Você já amou uma mulher
Silenciosa?
Que fala pouco.
E bem,
E baixo,
Que não eleva a voz por raiva
Nem má educação,
Que anda com seus pés de seda
Num mundo de algodão.
Que não bate, fecha a porta,
Como quem fecha o casaco
De um filho
(Ou abre um coração)?
Que quando fala, se aproxima
Ao alcance da mão
Pra que a voz não se transforme em grito?
E que absorve o mundo
Sem re-percussão
Num olhar de preguiça
Num colchão de cortiça
Como um mata-borrão?

Mas um dia ela sai
Levando o seu silêncio
De pingüim andando solitário em
sua Antártica
(ou Antártida),
No eterno
Gelo sobre gelo
No infinito
Branco sobre branco
E dos cantos e recantos
Onde habitou calada
– entre oniausente –
Brotam aos poucos,
Os ruídos
Pisados,
Colocados embaixo do tapete
Guardados na despensa
Na gaveta mais funda
De uma vida em comum.
Os trincos falam,
A cafeteira chia,
A espreguiçadora range,
O telefone toca,
As louças tinem,
O relógio bate,
O cão ladra,
O rádio mia,
Toda a casa ressoa, reverbera
e brada
E a orquestra em pleno do teu
dia-a-dia
Ataca a algaravia
Fabril
Escondida no lençol de silêncio
Com que ela partiu.

6 comments / Add your comment below

  1. Eu aceito o que você disse sobre o Chico. Agora ESSE não há como relativizar. Millõr é um gênio absoluto. (Não colocarei exclamação por ser um fato óbvio).

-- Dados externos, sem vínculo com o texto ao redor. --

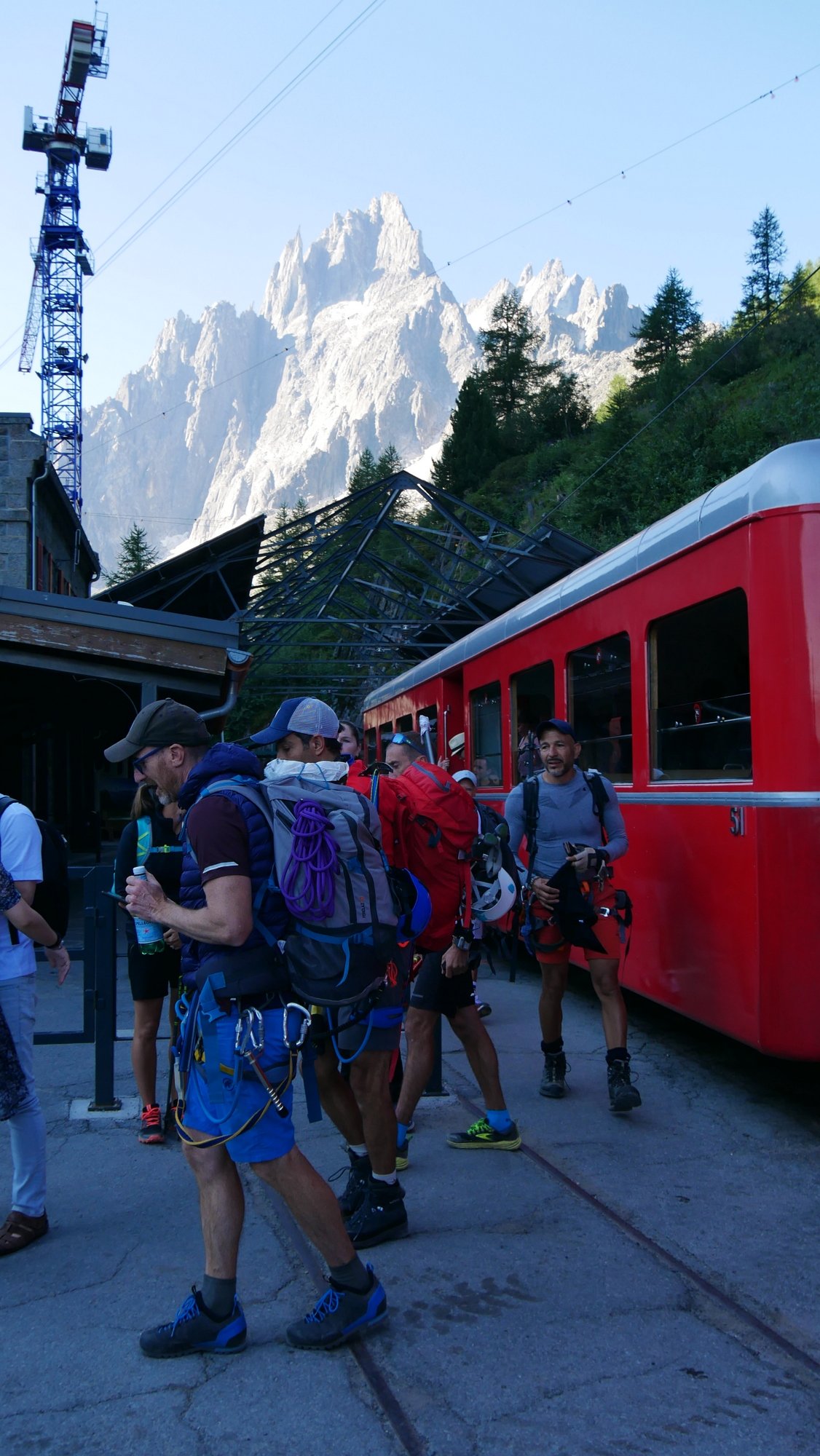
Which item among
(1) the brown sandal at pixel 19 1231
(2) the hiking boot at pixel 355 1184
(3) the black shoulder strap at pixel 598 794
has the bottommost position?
(1) the brown sandal at pixel 19 1231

    Há alguns meses venho esperando por essa notícia. Aliás, desde quando ele parou de escrever para a Veja_ e, em decorrência, eu parei de comprar essa revista. Existe uma classe de octogenários que me mantêm as orelhas em pé e o nível da angústia da perda em alerta. A qualquer momento espero a notícia da morte de um certo escritor colombiano.